━━ 来源 ━━

一: 为什么需要看门狗?
Watchdog, 初次见到这个词语是在大学的单片机书上, 谈到了看门狗定时器. 在很早以前那个单片机刚发展的时候, 单片机容易受到外界工作影响, 导致自己的程序跑飞, 因此有了看门狗的保护机制, 即: 需要每多少时间内都去喂狗, 如果不喂狗, 看门狗将触发重启. 大体原理是, 在系统运行以后启动了看门狗的计数器, 看门狗就开始自动计数, 如果到了一定的时间还不去清看门狗, 那么看门狗计数器就会溢出从而引起看门狗中断, 造成系统复位
而手机, 其实是一个超强超强的单片机, 其运行速度比单片机快 N 倍, 存储空间比单片机大 N 倍, 里面运行了若干个线程, 各种软硬件协同工作, 不怕一万, 就怕万一, 万一我们的系统死锁了, 万一我们的手机也受到很大的干扰程序跑飞了. 都可能发生 jj 思密达的事情, 因此, 我们也需要看门狗机制.
二: Android 系统层看门狗
看门狗有硬件看门狗和软件看门狗之分, 硬件就是单片机那种的定时器电路, 软件, 则是我们自己实现一个类似机制的看门狗. Android 系统为了保证系统的稳定性, 也设计了这么一个看门狗, 其为了保证各种系统服务能够正常工作, 要监控很多的服务, 并且在核心服务异常时要进行重启, 还要保存现场
接下来我们就看看 Android 系统的 Watchdog 是怎么设计的
注: 本文以 Android6.0 代码讲解
Android 系统的 Watchdog 源码路径在此:
frameworks/base/services/core/java/com/android/server/Watchdog.java
Watchdog 的初始化位于 SystemServer.

━━━

任务要求 -> 续写上文介绍 Android 系统看门狗机制的文章，自其最后一句之后写起。

━━ 数据集 ━━

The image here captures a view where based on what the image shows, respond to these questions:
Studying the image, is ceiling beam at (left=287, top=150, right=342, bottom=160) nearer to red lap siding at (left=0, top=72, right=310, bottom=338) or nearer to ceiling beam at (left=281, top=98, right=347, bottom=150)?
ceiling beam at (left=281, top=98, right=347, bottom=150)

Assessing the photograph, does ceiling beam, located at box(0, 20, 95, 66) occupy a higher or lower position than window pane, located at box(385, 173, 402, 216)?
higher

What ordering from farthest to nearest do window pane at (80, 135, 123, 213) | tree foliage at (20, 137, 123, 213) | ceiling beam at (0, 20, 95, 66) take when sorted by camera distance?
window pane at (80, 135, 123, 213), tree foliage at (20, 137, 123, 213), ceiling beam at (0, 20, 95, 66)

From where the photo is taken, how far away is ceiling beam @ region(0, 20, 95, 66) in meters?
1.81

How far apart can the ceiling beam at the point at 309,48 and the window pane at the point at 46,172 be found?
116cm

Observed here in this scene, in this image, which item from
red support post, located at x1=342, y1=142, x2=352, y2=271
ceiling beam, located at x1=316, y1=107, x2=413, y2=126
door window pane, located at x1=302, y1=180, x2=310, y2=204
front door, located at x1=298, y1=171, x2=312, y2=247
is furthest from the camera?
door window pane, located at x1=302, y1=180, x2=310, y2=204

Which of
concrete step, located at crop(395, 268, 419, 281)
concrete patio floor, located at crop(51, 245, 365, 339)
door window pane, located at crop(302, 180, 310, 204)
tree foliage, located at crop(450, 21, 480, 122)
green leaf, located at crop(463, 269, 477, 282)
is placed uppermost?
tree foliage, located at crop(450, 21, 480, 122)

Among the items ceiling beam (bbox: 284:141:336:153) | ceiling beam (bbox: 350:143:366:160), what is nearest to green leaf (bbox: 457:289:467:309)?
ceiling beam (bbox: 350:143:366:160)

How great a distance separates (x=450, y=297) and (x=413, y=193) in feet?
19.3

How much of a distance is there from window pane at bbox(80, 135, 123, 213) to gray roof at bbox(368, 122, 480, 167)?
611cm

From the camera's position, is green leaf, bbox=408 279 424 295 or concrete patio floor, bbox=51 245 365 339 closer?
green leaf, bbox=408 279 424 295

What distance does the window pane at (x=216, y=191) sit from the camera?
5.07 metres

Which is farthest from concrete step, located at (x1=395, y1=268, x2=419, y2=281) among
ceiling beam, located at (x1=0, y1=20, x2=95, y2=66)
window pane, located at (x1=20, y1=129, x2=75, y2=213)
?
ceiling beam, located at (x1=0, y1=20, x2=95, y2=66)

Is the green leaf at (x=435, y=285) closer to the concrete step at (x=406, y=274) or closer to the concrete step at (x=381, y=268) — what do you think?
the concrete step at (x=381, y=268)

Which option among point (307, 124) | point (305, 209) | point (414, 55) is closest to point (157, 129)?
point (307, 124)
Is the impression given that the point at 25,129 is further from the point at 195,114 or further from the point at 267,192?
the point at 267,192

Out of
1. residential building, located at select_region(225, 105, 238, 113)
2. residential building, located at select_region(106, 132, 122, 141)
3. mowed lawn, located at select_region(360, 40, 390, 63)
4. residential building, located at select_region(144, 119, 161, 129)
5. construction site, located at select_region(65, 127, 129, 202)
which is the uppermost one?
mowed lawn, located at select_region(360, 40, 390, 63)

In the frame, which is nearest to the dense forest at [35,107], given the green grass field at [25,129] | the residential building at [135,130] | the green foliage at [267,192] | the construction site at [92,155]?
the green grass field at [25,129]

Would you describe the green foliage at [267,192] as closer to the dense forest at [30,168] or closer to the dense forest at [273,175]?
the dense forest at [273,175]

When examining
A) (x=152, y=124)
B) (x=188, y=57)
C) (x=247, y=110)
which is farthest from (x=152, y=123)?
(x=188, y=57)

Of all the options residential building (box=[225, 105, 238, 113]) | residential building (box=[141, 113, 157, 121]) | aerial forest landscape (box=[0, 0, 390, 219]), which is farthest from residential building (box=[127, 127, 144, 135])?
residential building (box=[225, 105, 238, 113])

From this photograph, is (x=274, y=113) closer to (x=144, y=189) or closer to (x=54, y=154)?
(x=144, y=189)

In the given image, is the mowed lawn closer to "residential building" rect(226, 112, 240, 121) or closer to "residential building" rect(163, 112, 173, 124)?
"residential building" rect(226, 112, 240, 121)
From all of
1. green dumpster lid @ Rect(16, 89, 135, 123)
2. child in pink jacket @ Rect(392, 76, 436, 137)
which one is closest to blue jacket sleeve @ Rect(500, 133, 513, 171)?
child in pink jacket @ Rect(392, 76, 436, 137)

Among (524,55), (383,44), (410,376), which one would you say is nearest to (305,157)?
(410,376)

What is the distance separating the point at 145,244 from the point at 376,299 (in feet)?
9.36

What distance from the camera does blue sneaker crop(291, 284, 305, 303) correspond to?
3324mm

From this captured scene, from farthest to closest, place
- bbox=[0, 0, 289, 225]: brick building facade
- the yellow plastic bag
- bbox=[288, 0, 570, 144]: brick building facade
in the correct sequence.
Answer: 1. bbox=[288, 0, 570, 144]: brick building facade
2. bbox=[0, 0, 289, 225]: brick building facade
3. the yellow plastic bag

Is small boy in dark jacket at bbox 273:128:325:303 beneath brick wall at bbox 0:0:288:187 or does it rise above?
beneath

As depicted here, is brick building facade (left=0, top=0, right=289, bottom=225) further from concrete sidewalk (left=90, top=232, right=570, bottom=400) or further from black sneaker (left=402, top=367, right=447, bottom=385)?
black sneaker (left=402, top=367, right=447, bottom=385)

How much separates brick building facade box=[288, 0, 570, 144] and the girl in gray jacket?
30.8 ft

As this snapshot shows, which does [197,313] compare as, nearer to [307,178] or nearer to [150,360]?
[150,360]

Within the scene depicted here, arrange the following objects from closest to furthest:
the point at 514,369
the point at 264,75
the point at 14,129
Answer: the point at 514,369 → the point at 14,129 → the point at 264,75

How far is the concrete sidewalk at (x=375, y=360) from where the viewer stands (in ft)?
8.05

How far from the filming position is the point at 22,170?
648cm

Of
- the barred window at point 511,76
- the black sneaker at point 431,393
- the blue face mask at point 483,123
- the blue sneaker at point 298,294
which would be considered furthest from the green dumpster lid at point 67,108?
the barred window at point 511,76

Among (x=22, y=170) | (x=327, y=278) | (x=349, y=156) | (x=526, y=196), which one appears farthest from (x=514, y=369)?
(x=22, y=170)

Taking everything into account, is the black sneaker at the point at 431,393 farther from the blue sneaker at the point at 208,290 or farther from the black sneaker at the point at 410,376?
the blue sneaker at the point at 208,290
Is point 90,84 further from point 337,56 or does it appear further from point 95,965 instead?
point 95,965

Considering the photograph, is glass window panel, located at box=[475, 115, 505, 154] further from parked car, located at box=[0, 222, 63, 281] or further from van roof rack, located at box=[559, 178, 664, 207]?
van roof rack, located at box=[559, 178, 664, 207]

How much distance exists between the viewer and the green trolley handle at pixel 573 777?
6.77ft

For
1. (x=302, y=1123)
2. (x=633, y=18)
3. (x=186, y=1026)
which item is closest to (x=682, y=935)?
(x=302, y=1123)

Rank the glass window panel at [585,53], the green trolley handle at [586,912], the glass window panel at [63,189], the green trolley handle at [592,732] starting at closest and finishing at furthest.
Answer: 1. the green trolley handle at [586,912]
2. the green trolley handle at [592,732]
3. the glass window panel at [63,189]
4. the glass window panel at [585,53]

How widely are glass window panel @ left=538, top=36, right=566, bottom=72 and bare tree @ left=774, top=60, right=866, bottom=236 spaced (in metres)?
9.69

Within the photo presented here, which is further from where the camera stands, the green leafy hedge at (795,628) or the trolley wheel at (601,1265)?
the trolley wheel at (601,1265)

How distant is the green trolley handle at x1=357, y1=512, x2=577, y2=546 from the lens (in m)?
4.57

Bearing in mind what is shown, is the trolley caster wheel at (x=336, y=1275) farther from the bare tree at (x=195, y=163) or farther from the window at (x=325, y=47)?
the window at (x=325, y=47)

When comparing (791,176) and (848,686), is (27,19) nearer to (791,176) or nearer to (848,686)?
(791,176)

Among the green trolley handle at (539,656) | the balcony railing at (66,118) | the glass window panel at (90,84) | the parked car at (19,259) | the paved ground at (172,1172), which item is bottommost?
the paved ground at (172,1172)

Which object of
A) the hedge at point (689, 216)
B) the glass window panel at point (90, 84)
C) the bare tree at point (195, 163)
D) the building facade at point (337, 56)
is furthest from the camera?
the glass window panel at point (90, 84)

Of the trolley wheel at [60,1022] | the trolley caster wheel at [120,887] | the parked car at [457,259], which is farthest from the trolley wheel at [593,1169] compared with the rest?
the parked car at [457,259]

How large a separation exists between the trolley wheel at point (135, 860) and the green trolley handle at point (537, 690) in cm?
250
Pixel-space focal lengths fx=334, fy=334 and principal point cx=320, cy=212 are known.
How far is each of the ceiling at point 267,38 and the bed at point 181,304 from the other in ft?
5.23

━━━

回答 ->
/frameworks/base/services/java/com/android/server/SystemServer.java
在 SystemServer 中会对 Watchdog 进行初始化
- Slog.i(TAG, "Init Watchdog");
- final Watchdog watchdog = Watchdog.getInstance();
- watchdog.init(context, mActivityManagerService);
此时 Watchdog 会走如下初始化方法, 先是构造方法, 再是 init 方法:
- private Watchdog() {
- super("watchdog");
- // Initialize handler checkers for each common thread we want to check. Note
- // that we are not currently checking the background thread, since it can
- // potentially hold longer running operations with no guarantees about the timeliness
- // of operations there.
- // The shared foreground thread is the main checker. It is where we
- // will also dispatch monitor checks and do other work.
- mMonitorChecker = new HandlerChecker(FgThread.getHandler(),
- "foreground thread", DEFAULT_TIMEOUT);
- mHandlerCheckers.add(mMonitorChecker);
- // Add checker for main thread. We only do a quick check since there
- // can be UI running on the thread.
- mHandlerCheckers.add(new HandlerChecker(new Handler(Looper.getMainLooper()),
- "main thread", DEFAULT_TIMEOUT));
- // Add checker for shared UI thread.
- mHandlerCheckers.add(new HandlerChecker(UiThread.getHandler(),
- "ui thread", DEFAULT_TIMEOUT));
- // And also check IO thread.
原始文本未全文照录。